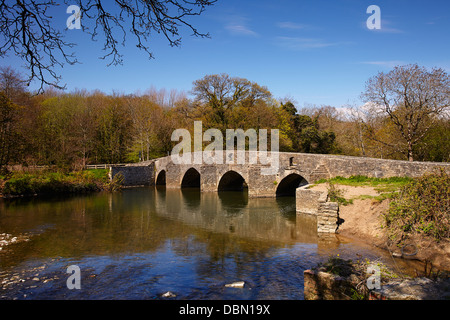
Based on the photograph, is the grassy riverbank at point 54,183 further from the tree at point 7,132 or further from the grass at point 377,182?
the grass at point 377,182

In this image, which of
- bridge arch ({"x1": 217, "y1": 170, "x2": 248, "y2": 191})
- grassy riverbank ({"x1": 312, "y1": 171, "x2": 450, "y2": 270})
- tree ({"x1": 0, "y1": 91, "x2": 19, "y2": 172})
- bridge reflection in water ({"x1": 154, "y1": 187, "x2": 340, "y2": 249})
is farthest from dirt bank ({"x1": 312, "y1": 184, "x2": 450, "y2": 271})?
tree ({"x1": 0, "y1": 91, "x2": 19, "y2": 172})

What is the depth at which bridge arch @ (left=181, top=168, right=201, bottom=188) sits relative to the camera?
95.6ft

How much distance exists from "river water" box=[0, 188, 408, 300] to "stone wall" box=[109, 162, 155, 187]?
1281 centimetres

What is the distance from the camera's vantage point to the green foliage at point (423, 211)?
8580 mm

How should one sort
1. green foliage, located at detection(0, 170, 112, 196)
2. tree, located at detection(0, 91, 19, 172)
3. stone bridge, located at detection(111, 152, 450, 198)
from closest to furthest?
stone bridge, located at detection(111, 152, 450, 198)
tree, located at detection(0, 91, 19, 172)
green foliage, located at detection(0, 170, 112, 196)

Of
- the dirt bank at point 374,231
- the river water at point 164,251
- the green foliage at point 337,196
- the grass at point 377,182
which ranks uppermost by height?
the grass at point 377,182

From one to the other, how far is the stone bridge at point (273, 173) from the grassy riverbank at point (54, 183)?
6.68ft

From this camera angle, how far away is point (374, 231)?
10.6 meters

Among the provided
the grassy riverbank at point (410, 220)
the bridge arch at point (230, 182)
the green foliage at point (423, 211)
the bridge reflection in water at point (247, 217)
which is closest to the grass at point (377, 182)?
the grassy riverbank at point (410, 220)

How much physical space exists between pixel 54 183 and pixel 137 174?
839 cm

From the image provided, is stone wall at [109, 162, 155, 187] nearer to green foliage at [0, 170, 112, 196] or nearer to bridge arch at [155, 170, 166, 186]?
bridge arch at [155, 170, 166, 186]
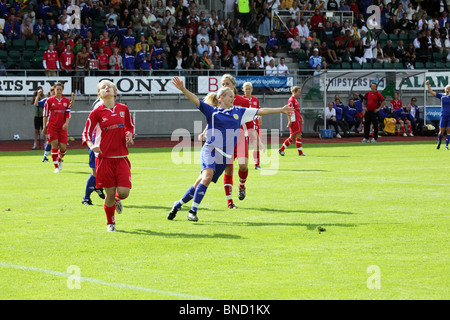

──────

## YOUR GOAL
Can you give all of these lines again with "bridge reflection in water" switched to "reflection of the bridge" wherever it appears, keeping everything else unchanged and leaving out the pictures?

## TASK RESPONSE
Based on the photograph, is the grassy riverbank at point 54,183 further from the tree at point 7,132 or further from the grass at point 377,182?
the grass at point 377,182

In this image, which of
- bridge arch ({"x1": 217, "y1": 170, "x2": 248, "y2": 191})
- grassy riverbank ({"x1": 312, "y1": 171, "x2": 450, "y2": 270})
- tree ({"x1": 0, "y1": 91, "x2": 19, "y2": 172})
- reflection of the bridge ({"x1": 154, "y1": 187, "x2": 340, "y2": 249})
is farthest from dirt bank ({"x1": 312, "y1": 184, "x2": 450, "y2": 271})?
tree ({"x1": 0, "y1": 91, "x2": 19, "y2": 172})

What is the depth at which bridge arch @ (left=181, top=168, right=201, bottom=188) sits relative to the camera?
95.6ft

How much distance exists from "river water" box=[0, 188, 408, 300] to "stone wall" box=[109, 162, 155, 187]?
1281 centimetres

What is the distance from the camera's vantage point to the green foliage at point (423, 211)?
8580 mm

How should one sort
1. green foliage, located at detection(0, 170, 112, 196)
2. tree, located at detection(0, 91, 19, 172)
3. stone bridge, located at detection(111, 152, 450, 198)
from closest to furthest?
stone bridge, located at detection(111, 152, 450, 198)
tree, located at detection(0, 91, 19, 172)
green foliage, located at detection(0, 170, 112, 196)

Of
- the dirt bank at point 374,231
- the river water at point 164,251
- the green foliage at point 337,196
- the grass at point 377,182
which ranks uppermost by height?
the grass at point 377,182

From one to the other, how far is the stone bridge at point (273, 173) from the grassy riverbank at point (54, 183)?
6.68ft

From this camera angle, how far away is point (374, 231)?
10.6 meters

Among the provided
the grassy riverbank at point (410, 220)
the bridge arch at point (230, 182)
the green foliage at point (423, 211)
the reflection of the bridge at point (247, 217)
which is closest to the grass at point (377, 182)?
the grassy riverbank at point (410, 220)

How much physical space exists between pixel 54 183 and pixel 137 174?
839 cm

From the image provided, is stone wall at [109, 162, 155, 187] nearer to green foliage at [0, 170, 112, 196] or nearer to bridge arch at [155, 170, 166, 186]?
bridge arch at [155, 170, 166, 186]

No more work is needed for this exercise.